Originally printed in the March - April 2001 issue of Quest magazine.
Citation: Williams, Jay G. "Christian Exclusiveness Theosophical Truth." Quest 89.2 (MARCH - APRIL 2001):
By Jay G. Williams
I am the Way, and the Truth, and the Life.
No one comes to the Father except through me. --John 14.6
Few sentences in any scripture have led to as much diabolical mischief as these words from the Gospel of John. They have been the basis for Christian claims to absolute truth and hence have been the inspiration for crusades and pogroms, for inquisitions and tyrannical oppression. They have led to the view that all outside the Christian Church are of darkened mind, pitiable heathens who can only be saved through conversion to the truth. And, of course, since some Christians believe that many other Christians do not understand Jesus, the words have bred bewildering sectarianism and all those bloody struggles which, in the past, have wracked Christendom. It is no wonder that H. P. Blavatsky turned in sheer disgust from the Christianity around her.
How, we must ask, could a Gospel that purports to teach the supremacy of love have led to such terrible results. Did the Gospel writer really claim for the Christian religion such an exclusive grip upon truth, or is there some other, more theosophical way to understand these words? Clearly there is. Indeed, a careful reading of John reveals that Christian claims to absolute, exclusive truth are based upon a very bad misreading of these words.
The Gospel of John begins with a very dramatic and well-known prolog, which must be kept in mind throughout the whole Gospel, for it explains what John (and Jesus) are talking about. From God, says the Gospel, flows creative power which has produced and produces everything that is. This power John calls the Logos. It is the source of all reality, the manifestation of God in the world. In one sense, God the Father, is totally hidden and unknown, what the Kabbalah calls En-Sof. But this Logos, which proceeds from God, is God with us. It is the way through which humans can know the divine.
People in every culture and clime have had spiritual inclinations because this power is the light and life of every human being. We live in the light, and the light lives in us. It is the Way to God. Wherever people have found God, therefore, they have glimpsed the light. It is the root of all spirituality. The Logos, which is the life and light of all humanity, is the source of humanity. It is what we, in the center of our being, are. Transcending all boundaries of race, ethnicity, gender, and religion, the light is the power that binds us all together.
The problem is that, although the light is the very core of our being, we humans regularly forget who we are. We see the diversity and enmity, not can only. We become enamored of worldly position and pleasure and are drawn away from our own true and eternal nature. As John says, we walk in darkness.Therefore, Jesus comes, not as an alien from outer space, but as a manifestation of the light to reveal to us what we all really are. He comes, transparent to the light, to wake us up to our common humanity.

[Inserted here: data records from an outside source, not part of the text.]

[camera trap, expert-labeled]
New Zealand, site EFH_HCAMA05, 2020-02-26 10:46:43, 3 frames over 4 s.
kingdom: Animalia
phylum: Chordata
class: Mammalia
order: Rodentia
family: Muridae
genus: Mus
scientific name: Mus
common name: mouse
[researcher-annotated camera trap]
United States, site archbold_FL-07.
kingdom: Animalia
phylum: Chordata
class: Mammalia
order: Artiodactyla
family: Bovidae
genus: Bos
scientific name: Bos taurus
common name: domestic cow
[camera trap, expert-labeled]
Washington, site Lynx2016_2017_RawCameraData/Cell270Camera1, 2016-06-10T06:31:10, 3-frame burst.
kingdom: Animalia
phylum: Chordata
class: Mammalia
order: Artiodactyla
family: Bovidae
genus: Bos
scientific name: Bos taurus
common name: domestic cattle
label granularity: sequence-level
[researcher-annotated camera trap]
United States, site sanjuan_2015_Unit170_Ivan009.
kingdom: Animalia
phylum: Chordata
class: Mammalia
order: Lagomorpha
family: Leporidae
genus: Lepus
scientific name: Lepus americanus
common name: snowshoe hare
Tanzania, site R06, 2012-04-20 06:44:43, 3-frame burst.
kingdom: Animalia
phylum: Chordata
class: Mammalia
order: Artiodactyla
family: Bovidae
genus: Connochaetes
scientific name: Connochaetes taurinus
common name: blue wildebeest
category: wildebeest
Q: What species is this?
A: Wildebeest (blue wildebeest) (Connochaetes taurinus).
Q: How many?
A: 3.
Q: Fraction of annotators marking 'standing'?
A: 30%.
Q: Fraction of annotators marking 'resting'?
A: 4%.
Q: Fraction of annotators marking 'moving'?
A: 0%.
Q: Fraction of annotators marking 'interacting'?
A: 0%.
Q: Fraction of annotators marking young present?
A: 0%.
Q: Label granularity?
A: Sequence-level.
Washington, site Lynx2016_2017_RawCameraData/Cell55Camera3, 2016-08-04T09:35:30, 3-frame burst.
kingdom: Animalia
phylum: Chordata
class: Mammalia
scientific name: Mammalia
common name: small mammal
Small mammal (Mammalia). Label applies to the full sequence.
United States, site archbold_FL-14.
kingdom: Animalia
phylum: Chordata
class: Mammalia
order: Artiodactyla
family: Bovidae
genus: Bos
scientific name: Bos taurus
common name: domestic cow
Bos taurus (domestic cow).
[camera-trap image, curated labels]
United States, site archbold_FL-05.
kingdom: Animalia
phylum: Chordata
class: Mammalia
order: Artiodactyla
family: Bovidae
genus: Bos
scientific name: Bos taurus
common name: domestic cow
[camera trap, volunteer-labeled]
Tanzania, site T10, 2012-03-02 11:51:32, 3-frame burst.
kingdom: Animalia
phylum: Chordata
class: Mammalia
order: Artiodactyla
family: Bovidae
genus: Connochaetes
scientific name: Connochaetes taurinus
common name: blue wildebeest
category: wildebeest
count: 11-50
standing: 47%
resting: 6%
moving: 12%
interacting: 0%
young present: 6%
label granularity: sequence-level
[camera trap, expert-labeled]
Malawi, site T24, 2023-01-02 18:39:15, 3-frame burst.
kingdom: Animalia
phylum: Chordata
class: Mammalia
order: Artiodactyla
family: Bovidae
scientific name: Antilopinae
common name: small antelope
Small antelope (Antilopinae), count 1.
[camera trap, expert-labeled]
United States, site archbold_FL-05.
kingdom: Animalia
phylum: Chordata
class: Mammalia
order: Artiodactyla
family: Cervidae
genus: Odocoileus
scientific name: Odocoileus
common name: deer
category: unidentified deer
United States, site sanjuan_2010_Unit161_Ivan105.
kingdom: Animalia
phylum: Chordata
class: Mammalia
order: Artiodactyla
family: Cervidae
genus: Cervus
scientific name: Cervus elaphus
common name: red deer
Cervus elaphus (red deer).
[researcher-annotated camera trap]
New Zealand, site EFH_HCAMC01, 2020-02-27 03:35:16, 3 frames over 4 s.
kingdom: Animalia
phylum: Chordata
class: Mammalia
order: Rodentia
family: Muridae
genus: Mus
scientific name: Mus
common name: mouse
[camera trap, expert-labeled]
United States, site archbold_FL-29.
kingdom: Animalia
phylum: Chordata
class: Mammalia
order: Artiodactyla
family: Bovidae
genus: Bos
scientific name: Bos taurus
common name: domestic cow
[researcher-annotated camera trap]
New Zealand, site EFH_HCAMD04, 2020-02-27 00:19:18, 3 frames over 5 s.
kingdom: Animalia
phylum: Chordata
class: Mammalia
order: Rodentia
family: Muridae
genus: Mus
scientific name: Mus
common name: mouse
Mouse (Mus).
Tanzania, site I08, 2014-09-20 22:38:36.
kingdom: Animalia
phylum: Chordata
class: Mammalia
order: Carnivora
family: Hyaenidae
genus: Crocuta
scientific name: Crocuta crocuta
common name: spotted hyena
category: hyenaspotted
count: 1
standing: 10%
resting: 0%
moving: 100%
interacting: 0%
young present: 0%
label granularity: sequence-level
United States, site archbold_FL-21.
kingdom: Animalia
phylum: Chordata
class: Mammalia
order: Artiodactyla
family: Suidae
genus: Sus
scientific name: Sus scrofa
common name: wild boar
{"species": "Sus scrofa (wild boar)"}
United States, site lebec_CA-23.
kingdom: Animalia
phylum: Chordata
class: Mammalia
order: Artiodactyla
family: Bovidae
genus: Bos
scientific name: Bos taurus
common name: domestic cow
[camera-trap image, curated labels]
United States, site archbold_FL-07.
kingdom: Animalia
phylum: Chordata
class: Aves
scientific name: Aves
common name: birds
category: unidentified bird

When he proclaims, "I am the Way, the Truth, and the Life," he speaks, not as a historical character, but as the divine light, the light presumably known to all the wise sages of every age. From these sages have come many traditions. Thus, in God's house there are many mansions. What John teaches, however, is that no one can find the Ultimate through human organizations or scriptures or philosophies alone. Every tradition is, by itself, a dry stream bed, now lacking the water that formed it. To know the Truth one must find that living water, that ineffable light within and among us. All the rest--the stories, the doctrines, the rituals--are but fingers pointing to the source, to the esoteric, unspeakable Reality. That, it seems to me, is a very theosophical idea.
Jay G. Williams, PhD Columbia University, is Walcott-Bartlett Professor of Religious Studies at Hamilton College in Clinton, New York. He is the author of two Quest Books, Judaism and Yeshua Buddha. This paper is the second in a series of reflections on matters considered by the November 2000 Christianity-Theosophy Conference.